Understanding the Basics of
SQL COMPLIANCE MANAGER
INTRODUCTION
SQL Compliance Manager is a robust auditing and reporting tool for Microsoft SQL Server.
Most of the customers of SQL Compliance Manager use it to help them meet strict auditing and reporting guidelines from regulations such as CIS, DISA STIG, FERPA, GDPR, HIPAA, NERC, PCI DSS, and SOX.
Customers also find a lot of value in reviewing the activities that have occurred on their systems and ensuring that the activity coincides with their change management process.
Customers can use SQL Compliance Manager to review information forensically to paint a picture of user activity over a specified period. This is very useful when trying to identify what information users accessed with a data breach or disgruntled employee activity.
WHY USE SQL COMPLIANCE MANAGER?
As companies collect more and more data, the number of breached records will continue to rise. Estimates show that the average cost of a data breach is $3.8 million per breach. SQL Compliance Manager helps you audit your databases to see when information is being accessed. It also allows you to identify how many records a breach affected.

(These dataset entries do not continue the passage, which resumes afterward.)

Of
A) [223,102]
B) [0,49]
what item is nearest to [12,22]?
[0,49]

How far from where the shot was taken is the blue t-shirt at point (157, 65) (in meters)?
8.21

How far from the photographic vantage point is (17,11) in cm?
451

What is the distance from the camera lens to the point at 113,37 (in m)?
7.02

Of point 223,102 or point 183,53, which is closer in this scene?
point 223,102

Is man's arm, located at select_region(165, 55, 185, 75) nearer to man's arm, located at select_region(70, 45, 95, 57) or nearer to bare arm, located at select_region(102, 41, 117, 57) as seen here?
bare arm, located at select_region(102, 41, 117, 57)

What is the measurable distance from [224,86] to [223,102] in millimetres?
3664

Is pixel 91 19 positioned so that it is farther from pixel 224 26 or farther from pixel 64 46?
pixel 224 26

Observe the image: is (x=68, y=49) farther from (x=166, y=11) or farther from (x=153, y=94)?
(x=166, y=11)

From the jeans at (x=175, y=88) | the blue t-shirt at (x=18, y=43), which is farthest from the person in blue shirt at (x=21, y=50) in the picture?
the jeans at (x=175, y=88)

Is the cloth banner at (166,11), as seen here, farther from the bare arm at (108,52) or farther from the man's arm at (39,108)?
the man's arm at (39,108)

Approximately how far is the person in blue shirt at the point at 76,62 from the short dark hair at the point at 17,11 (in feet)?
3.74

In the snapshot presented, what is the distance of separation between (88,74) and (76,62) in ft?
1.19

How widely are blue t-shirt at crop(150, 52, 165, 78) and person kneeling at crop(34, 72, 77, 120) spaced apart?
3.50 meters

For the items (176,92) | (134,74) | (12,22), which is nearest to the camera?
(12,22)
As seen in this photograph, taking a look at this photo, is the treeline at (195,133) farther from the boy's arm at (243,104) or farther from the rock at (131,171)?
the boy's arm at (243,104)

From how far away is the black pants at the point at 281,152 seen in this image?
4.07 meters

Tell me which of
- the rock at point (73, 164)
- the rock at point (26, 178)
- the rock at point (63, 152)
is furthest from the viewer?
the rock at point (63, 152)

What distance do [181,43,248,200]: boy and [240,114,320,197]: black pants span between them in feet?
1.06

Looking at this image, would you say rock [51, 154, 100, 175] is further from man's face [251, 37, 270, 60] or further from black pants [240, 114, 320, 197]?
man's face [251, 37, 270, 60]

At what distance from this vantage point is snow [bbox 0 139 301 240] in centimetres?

In addition, there are multiple regulations that are mandating how you should audit who is accessing your data. SQL Compliance Manager audits your databases in greater detail than any other tool on the market to meet these regulation guidelines.
COMPLIANCE REGULATIONS SUPPORTED BY SQL COMPLIANCE MANAGER
SQL Compliance Manager allows you to audit all the information that you may need to capture for any regulation that requires you to audit database activity. SQL Compliance Manager receives updates to incorporate changes in auditing standards across a variety of regulations.
SQL Compliance Manager can meet the audit and reporting needs of most regulatory guidelines. We have incorporated a regulation guideline wizard that provides a good template meeting the needs of these regulations:
- Center for Internet Security (CIS)
- Defense Information Security Agency (DISA STIG)
- Family Educational Rights and Privacy Act (FERPA)
- General Data Protection Regulation (GDPR)
- Health Insurance Portability and Accountability Act (HIPAA)
- North American Electric Reliability Corporation (NERC)
- Payment Card Data Security Standard (PCI DSS)
- Sarbanes-Oxley Act (SOX)
SQL Compliance Manager also supports custom regulation templates that allow you to apply the regulatory standards defined by your organization.
As each organization is different, meet with your legal counsel and data protection officers to define the needs of your organization and how it plans to meet the challenges of database audit and reporting. Then adjust SQL Compliance Manager to meet those needs.
WHAT DOES SQL COMPLIANCE MANAGER AUDIT?
SQL Compliance Manager audits a variety of elements at the server level and the database level. For each setting you should decide if you want to track that information across all databases, for only specific users, for only specific databases, or for only specific users on specific databases.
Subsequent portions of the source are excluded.